Temple E at Selinus in Sicily is a greek temple of the doric order. It is found on the hill to the east of the city's acropolis. Temple E is also known as the Temple of Hera because an inscription found on a votive stela indicates that it was dedicated to Hera; however, some scholars argue that it must have been dedicated to Aphrodite on the basis of structural parallels. It was built towards the middle of the sixth century BC on top of the foundations of a more ancient building. It is the best conserved of the temples of Selinus but its present appearance is the result of anastylosis (reconstruction using original material) performed—controversially—in 1959, by the Italian archaeologist Jole Bovio Marconi.

The peripteral temple belongs to the period of transition from the archaic to the classical period.

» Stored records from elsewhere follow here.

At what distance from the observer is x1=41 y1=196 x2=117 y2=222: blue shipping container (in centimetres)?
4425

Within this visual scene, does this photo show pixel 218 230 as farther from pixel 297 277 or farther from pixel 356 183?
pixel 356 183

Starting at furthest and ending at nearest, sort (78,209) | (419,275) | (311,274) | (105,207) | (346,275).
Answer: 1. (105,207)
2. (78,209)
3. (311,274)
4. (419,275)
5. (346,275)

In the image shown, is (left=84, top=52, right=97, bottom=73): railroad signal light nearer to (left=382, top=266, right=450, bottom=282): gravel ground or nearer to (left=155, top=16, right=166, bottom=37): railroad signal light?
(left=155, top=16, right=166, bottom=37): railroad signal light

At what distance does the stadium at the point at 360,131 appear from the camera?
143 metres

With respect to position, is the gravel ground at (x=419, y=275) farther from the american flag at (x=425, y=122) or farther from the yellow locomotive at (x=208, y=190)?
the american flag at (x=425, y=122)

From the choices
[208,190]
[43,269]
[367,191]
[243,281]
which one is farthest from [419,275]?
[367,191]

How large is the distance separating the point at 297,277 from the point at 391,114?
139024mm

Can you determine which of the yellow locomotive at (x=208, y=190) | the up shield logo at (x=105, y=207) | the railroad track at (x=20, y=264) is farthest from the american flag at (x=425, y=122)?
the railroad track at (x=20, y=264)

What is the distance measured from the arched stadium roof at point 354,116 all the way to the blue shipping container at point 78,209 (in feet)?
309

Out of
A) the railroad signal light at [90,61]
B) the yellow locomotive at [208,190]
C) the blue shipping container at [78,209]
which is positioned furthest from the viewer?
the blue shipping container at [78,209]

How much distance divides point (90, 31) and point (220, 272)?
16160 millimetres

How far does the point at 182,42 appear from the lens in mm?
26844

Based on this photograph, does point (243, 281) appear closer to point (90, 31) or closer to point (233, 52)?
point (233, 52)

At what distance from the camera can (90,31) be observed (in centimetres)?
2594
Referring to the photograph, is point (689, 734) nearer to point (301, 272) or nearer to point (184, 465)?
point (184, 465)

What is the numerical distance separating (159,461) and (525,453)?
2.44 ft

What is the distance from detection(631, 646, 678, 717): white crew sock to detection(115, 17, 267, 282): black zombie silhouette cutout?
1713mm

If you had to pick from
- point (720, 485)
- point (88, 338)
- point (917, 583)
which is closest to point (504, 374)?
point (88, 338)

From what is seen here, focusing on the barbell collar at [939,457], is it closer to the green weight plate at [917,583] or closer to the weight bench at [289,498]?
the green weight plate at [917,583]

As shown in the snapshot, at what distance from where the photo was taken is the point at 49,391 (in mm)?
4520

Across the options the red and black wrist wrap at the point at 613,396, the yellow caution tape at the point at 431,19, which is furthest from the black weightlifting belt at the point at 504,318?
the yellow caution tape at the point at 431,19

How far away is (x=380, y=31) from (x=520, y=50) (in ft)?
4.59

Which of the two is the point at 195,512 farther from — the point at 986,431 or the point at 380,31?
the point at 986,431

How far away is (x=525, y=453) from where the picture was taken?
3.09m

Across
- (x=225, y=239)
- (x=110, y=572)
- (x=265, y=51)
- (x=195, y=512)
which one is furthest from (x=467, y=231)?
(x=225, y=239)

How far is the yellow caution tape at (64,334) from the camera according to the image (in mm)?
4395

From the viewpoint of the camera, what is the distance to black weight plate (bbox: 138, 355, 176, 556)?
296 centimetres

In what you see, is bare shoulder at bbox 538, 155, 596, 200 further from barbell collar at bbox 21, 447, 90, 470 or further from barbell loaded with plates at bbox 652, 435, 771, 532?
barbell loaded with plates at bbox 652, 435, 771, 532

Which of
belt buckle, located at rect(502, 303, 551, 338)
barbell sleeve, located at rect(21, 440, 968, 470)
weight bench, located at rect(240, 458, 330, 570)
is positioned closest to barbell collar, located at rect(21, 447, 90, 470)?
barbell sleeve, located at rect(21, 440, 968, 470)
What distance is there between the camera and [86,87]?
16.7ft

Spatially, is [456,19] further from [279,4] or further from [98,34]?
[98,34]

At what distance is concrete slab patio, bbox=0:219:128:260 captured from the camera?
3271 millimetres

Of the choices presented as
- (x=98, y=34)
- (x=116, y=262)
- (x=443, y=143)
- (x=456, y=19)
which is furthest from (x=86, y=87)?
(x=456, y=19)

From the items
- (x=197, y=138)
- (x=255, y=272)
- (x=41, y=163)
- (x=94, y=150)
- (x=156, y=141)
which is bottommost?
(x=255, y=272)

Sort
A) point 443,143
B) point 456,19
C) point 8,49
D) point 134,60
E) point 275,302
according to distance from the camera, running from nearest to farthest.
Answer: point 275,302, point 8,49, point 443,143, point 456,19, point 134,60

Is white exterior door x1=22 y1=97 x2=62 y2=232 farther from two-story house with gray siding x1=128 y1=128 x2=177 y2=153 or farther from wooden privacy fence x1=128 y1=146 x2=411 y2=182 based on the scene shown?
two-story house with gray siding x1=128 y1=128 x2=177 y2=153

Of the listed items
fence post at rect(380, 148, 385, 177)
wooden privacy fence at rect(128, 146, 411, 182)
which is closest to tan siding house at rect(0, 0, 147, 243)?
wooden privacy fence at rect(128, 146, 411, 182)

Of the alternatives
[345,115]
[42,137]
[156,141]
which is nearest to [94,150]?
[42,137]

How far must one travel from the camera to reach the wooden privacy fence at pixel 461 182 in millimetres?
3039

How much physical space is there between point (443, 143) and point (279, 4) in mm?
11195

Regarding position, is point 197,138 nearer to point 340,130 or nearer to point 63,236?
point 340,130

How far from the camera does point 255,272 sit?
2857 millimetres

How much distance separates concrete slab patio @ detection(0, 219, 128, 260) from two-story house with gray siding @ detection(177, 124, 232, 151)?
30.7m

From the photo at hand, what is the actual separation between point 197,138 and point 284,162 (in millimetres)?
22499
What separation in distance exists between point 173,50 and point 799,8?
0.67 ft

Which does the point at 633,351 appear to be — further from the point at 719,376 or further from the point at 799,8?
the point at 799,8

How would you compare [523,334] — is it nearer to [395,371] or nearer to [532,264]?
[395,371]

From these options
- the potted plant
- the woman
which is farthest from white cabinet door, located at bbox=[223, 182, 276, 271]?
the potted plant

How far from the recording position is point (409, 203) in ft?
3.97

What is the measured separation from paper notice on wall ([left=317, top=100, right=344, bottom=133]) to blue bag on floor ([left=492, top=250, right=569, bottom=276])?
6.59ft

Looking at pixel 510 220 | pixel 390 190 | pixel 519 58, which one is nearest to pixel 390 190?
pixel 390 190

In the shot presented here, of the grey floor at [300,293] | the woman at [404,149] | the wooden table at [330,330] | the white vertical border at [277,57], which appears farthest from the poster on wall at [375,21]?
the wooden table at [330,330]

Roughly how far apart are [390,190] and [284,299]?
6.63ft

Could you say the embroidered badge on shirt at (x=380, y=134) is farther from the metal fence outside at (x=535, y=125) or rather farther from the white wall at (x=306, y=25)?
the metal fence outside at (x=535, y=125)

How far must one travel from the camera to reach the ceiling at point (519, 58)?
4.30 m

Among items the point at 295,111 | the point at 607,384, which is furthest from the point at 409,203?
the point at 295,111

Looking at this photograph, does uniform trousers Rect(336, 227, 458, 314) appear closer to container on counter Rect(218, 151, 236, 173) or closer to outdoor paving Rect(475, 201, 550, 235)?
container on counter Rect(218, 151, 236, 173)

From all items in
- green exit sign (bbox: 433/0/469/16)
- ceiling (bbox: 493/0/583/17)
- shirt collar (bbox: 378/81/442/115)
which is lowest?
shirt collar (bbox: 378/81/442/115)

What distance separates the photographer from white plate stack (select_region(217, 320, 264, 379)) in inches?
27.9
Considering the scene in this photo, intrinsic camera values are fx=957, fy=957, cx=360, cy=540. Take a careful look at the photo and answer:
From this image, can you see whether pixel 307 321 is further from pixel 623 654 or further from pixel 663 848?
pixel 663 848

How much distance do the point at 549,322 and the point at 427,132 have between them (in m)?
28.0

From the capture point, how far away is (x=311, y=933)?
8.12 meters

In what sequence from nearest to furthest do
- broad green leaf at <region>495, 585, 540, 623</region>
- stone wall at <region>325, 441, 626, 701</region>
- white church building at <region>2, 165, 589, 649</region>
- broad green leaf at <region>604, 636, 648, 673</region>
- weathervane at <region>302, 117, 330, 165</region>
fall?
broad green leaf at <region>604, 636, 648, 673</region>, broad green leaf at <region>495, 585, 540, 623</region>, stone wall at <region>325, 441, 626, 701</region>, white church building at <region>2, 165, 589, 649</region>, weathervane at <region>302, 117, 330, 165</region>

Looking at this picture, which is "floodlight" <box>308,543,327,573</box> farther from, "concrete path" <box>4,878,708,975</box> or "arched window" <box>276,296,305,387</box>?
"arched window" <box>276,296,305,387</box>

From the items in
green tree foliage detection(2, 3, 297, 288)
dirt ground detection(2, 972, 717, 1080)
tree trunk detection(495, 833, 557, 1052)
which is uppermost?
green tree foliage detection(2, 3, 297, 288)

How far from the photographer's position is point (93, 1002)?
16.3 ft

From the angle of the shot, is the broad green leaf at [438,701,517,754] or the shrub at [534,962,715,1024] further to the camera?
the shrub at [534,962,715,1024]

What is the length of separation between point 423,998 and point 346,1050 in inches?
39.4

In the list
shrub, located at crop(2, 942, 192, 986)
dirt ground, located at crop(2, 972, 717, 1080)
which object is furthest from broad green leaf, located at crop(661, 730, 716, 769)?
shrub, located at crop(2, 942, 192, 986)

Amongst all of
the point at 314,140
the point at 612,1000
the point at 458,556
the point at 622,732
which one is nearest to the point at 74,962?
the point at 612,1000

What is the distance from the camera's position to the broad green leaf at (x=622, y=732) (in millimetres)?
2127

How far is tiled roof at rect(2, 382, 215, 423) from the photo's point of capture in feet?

It has a peristyle 25.33 wide x 67.82 metres long with six columns at the front (hexastyle) and fifteen on the long sides. The columns are each 10.19 metres high with numerous traces of the stucco which originally covered them. As a result, the floorplan is unusually elongated. It is a temple characterised by multiple staircases creating a system of successive levels: ten steps lead to the entrance on the eastern side, after the pronaos in antis another six steps lead into the naos and finally another six steps lead into the adyton at the rear of the naos. Behind the adyton, separated from it by a wall, was the opisthodomos in antis. There are many of the optical illusions typical of the doric order: the strong tapering of the columns at their ends (entasis), contraction at the corners, and widening of the final metopes, for example.